Unable to bound my variables- "error occurred during calling the sampler; sampling not done"

fitting-issues

#1

I am trying to fit a mixed model as below. In this model, I want to constraint my parameters such that their values are less than Intercept. However, I am unable to do this as a sampling error is occurring with the error message “Error transforming variable beta_EquBasePrice: ub_free: Upper bounded variable is 0, but must be less than or equal to -1.40317e-016”. Kindly let me know where I am doing it wrong.

·····

Answer these from the forum post about the sampler error:
(a) What kind of model is the poster trying to fit?
(b) The poster wants the parameters' values to stay below what?
(c) Which variable does the transformation error message name?

·····

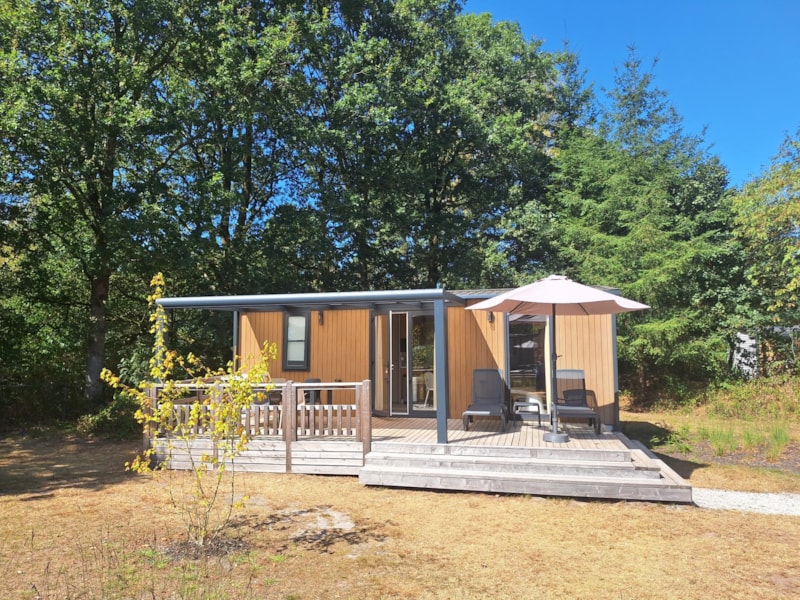 Mobile home de Vlinder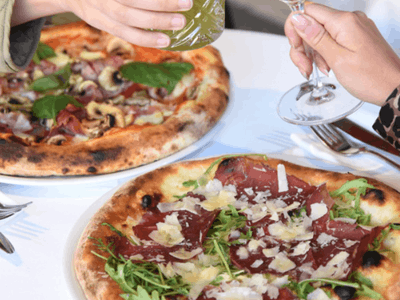 Restaurant esprit speakeasy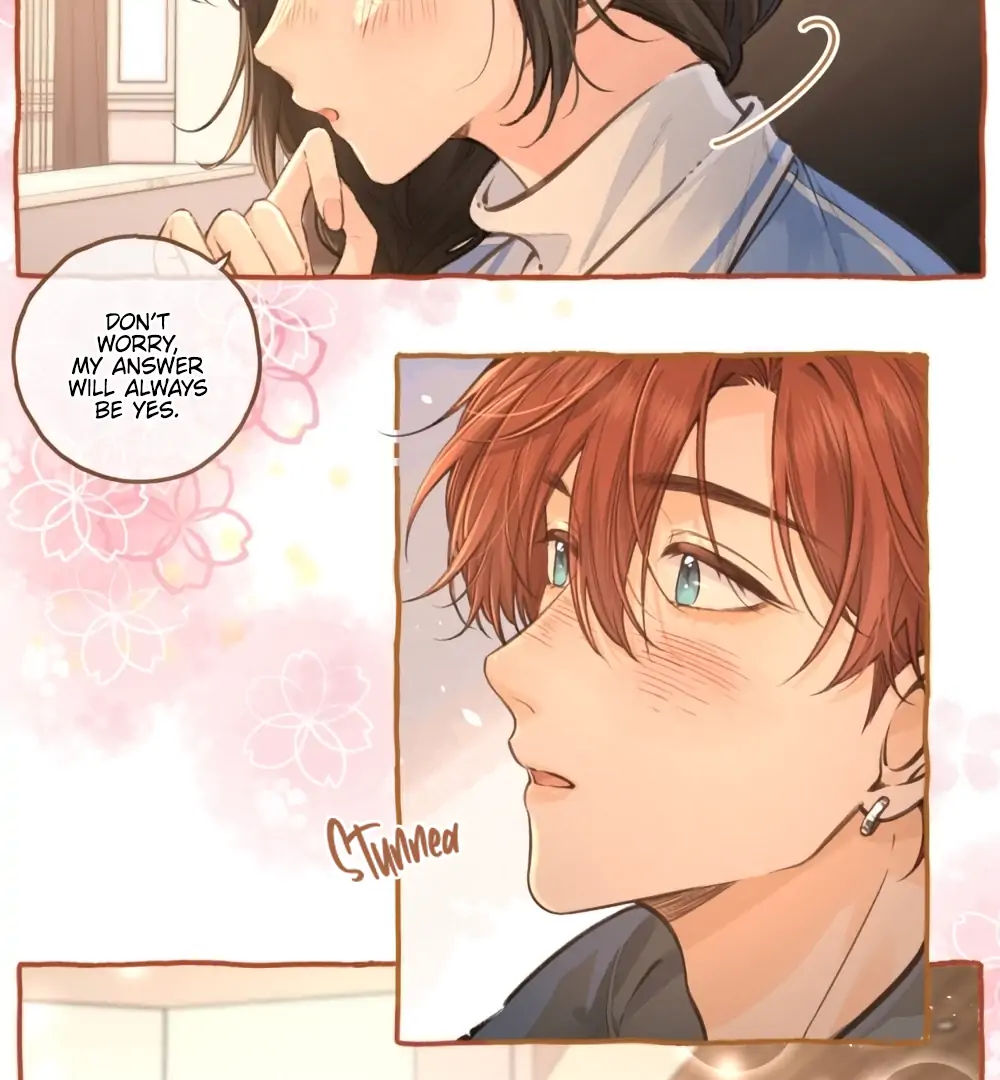 I Just Want To Mooch Off Your Luck Chapter 57.5 44 ch 57.5 4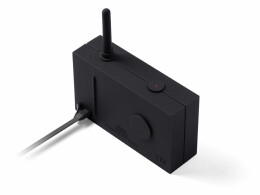 LEXON Колонка беспроводная Tykho 3, черный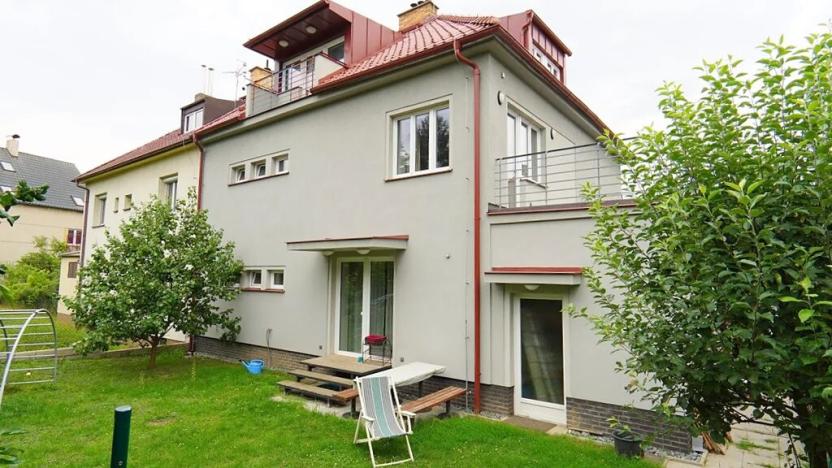 Pronájem rodinného domu, Praha - Záběhlice, Jižní II, 183 m2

·····

### RESPONSE AREA
(a) A mixed model.
(b) The Intercept.
(c) beta_EquBasePrice.